» Problem details
Your answer must be an exact copy of the data below, minus any pictures.

» Data provided
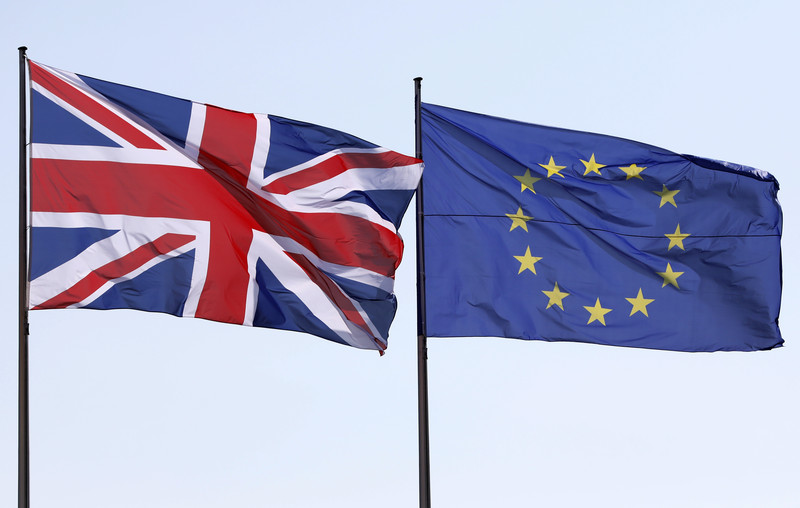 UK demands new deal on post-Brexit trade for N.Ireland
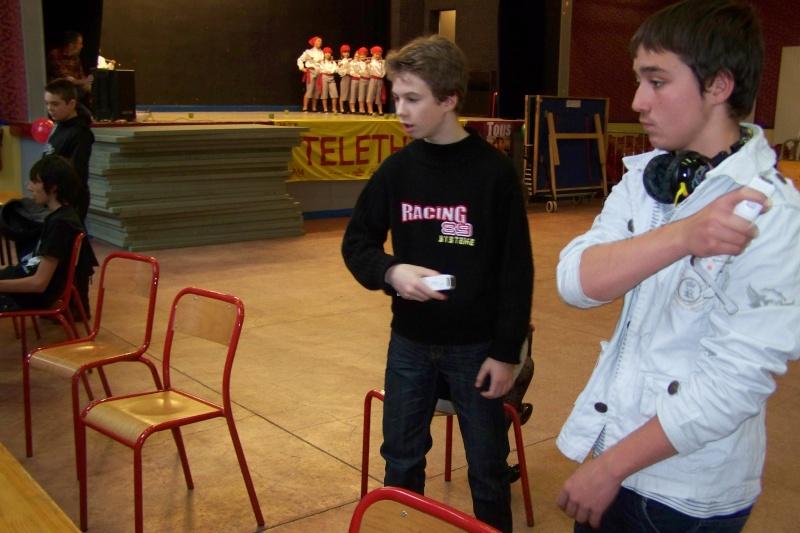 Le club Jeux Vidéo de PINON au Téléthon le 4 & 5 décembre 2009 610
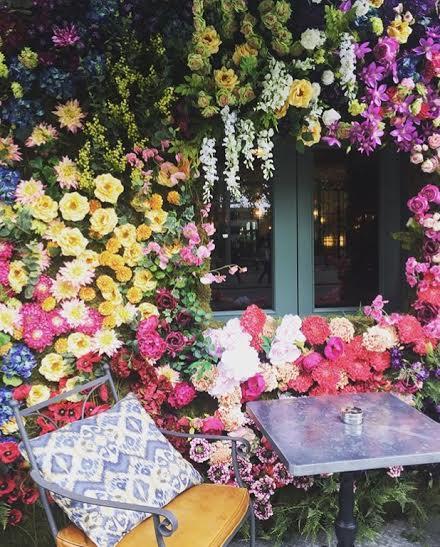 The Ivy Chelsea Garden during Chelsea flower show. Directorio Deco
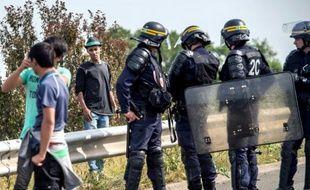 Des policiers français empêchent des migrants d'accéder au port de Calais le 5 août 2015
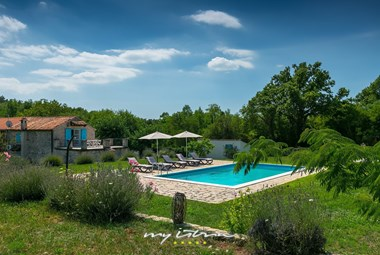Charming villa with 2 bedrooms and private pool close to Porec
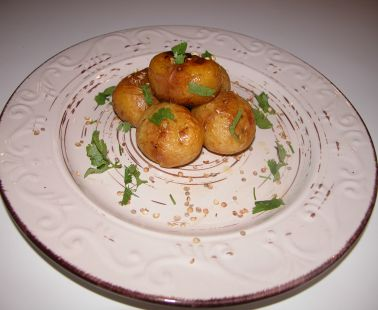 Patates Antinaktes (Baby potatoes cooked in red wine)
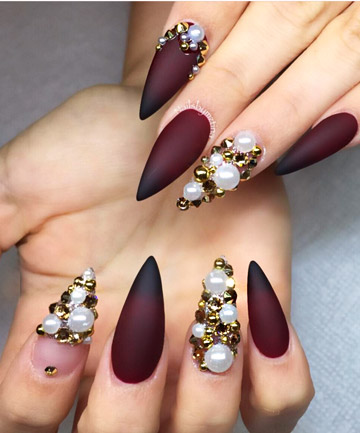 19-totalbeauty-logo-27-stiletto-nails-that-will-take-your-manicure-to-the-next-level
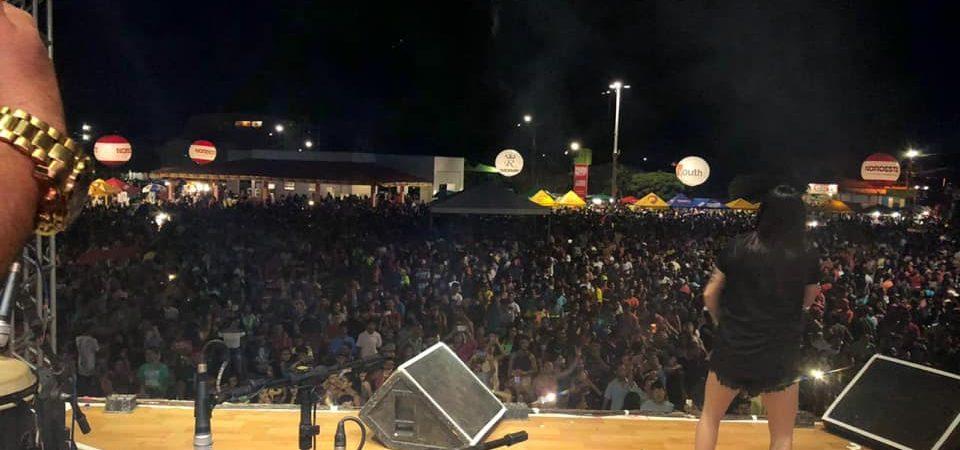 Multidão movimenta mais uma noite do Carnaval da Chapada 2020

» Exercise response
 UK demands new deal on post-Brexit trade for N.Ireland
 Le club Jeux Vidéo de PINON au Téléthon le 4 & 5 décembre 2009 610
 The Ivy Chelsea Garden during Chelsea flower show. Directorio Deco
 Des policiers français empêchent des migrants d'accéder au port de Calais le 5 août 2015
Charming villa with 2 bedrooms and private pool close to Porec
 Patates Antinaktes (Baby potatoes cooked in red wine)
 19-totalbeauty-logo-27-stiletto-nails-that-will-take-your-manicure-to-the-next-level
 Multidão movimenta mais uma noite do Carnaval da Chapada 2020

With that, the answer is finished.